— About this exercise —
Word for word, give the data again without its pictures.

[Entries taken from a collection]
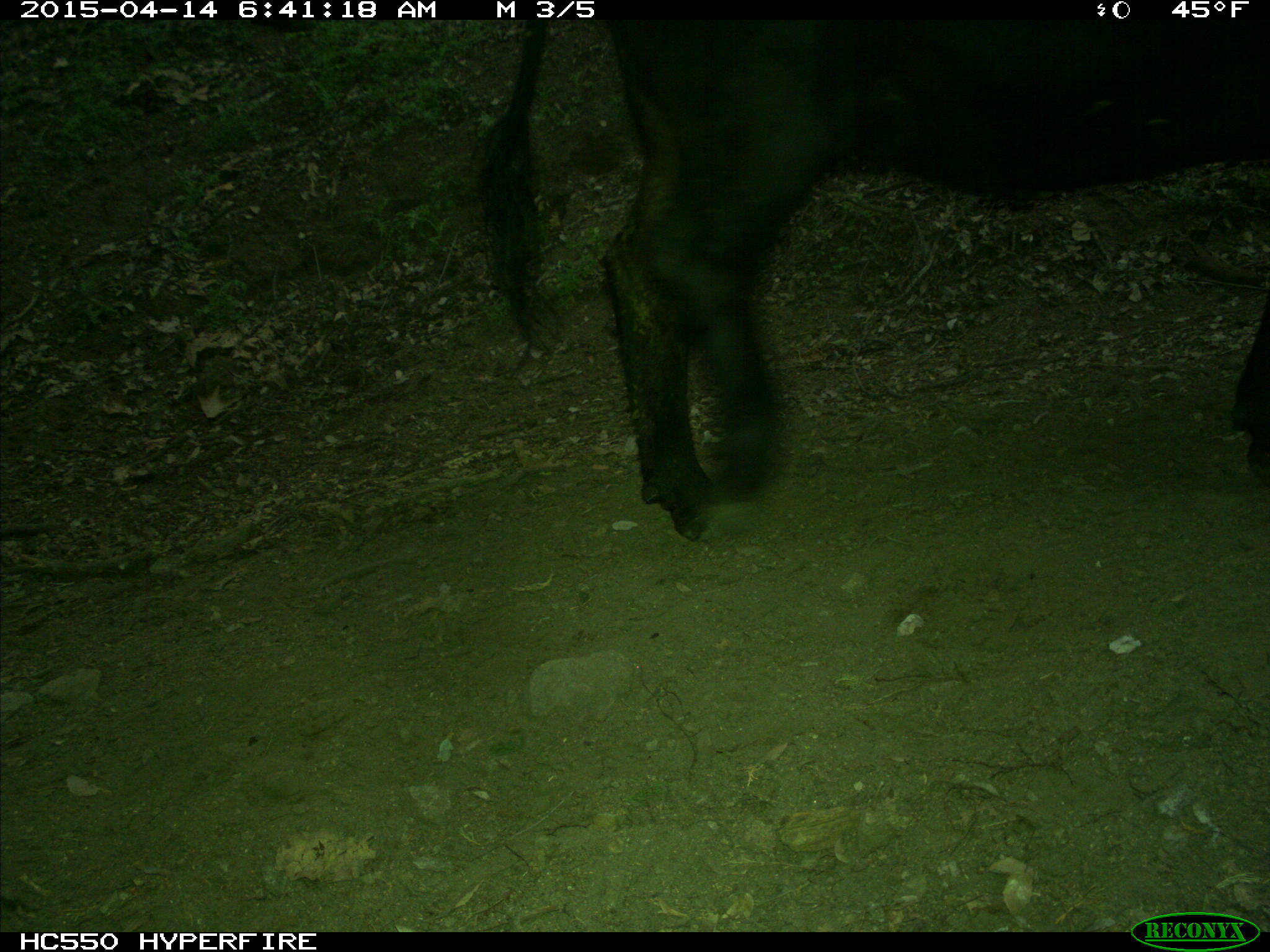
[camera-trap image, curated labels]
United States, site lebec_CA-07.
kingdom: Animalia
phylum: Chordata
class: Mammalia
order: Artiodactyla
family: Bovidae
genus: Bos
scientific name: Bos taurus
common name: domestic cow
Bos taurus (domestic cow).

— Written answer —
[camera-trap image, curated labels]
United States, site lebec_CA-07.
kingdom: Animalia
phylum: Chordata
class: Mammalia
order: Artiodactyla
family: Bovidae
genus: Bos
scientific name: Bos taurus
common name: domestic cow
Bos taurus (domestic cow).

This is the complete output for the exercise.